■ **Exercise objective**
Can you copy, word for word, the part of the text on Scotland's apology for past convictions that begins at the words "Consensual sexual acts" and stops after "as a pardon."?

■ **Text segment**
Consensual sexual acts between men were only decriminalised in Scotland in 1981 and the age of consent was not brought into line with that of heterosexual relationships until 2001.

Sturgeon said: “A pardon is, of course, the correct legal remedy to apply for the convictions we are talking about today – but the term ‘pardon’ might still, to some people, imply that parliament sees them as having done something wrong.

“That is, after all, a common context in which a pardon might be granted.

“However, as all of us know, that is not the case here.

“For people convicted of same sex sexual activity which is now legal, the wrong has been committed by the state, not by the individuals.

“Those individuals deserve an unqualified apology, as well as a pardon.

“That apology can only come from the government and from parliament – not from the justice system.

“After all, the courts, prosecutors and the police were enforcing the law of the time.”

She added: “So today, categorically and wholeheartedly, as First Minister I apologise for those laws, and for the hurt and the harm that they caused. 

“Nothing this parliament does can erase those injustices.

“But I hope that this apology, alongside our new legislation, can provide some comfort to those who endured them.

“And I hope that it provides evidence of this parliament’s determination, in so far as we can, to address the harm that has been done.”

■ **Extracted information**
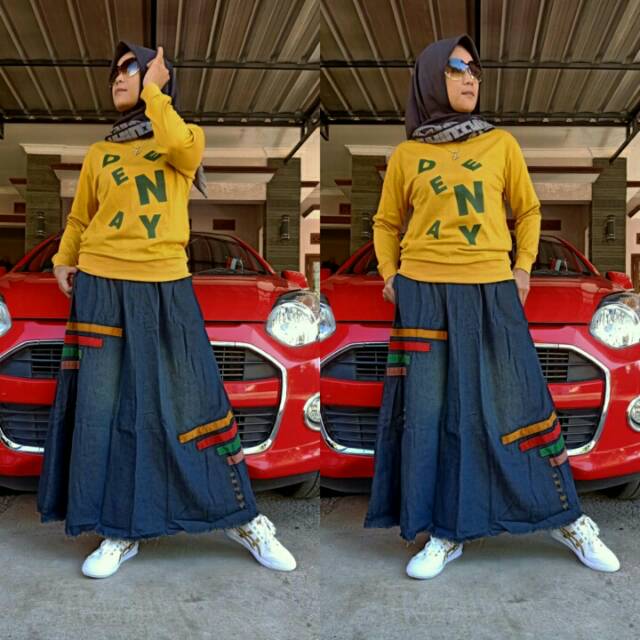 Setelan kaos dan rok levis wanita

---

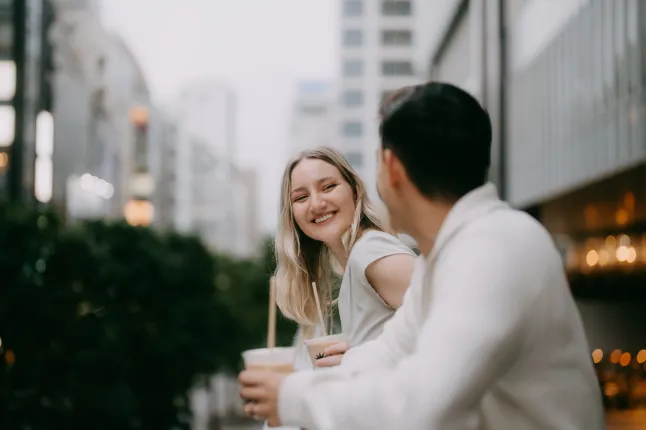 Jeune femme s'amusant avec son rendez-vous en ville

■ **Written response**
Consensual sexual acts between men were only decriminalised in Scotland in 1981 and the age of consent was not brought into line with that of heterosexual relationships until 2001.

Sturgeon said: “A pardon is, of course, the correct legal remedy to apply for the convictions we are talking about today – but the term ‘pardon’ might still, to some people, imply that parliament sees them as having done something wrong.

“That is, after all, a common context in which a pardon might be granted.

“However, as all of us know, that is not the case here.

“For people convicted of same sex sexual activity which is now legal, the wrong has been committed by the state, not by the individuals.

“Those individuals deserve an unqualified apology, as well as a pardon.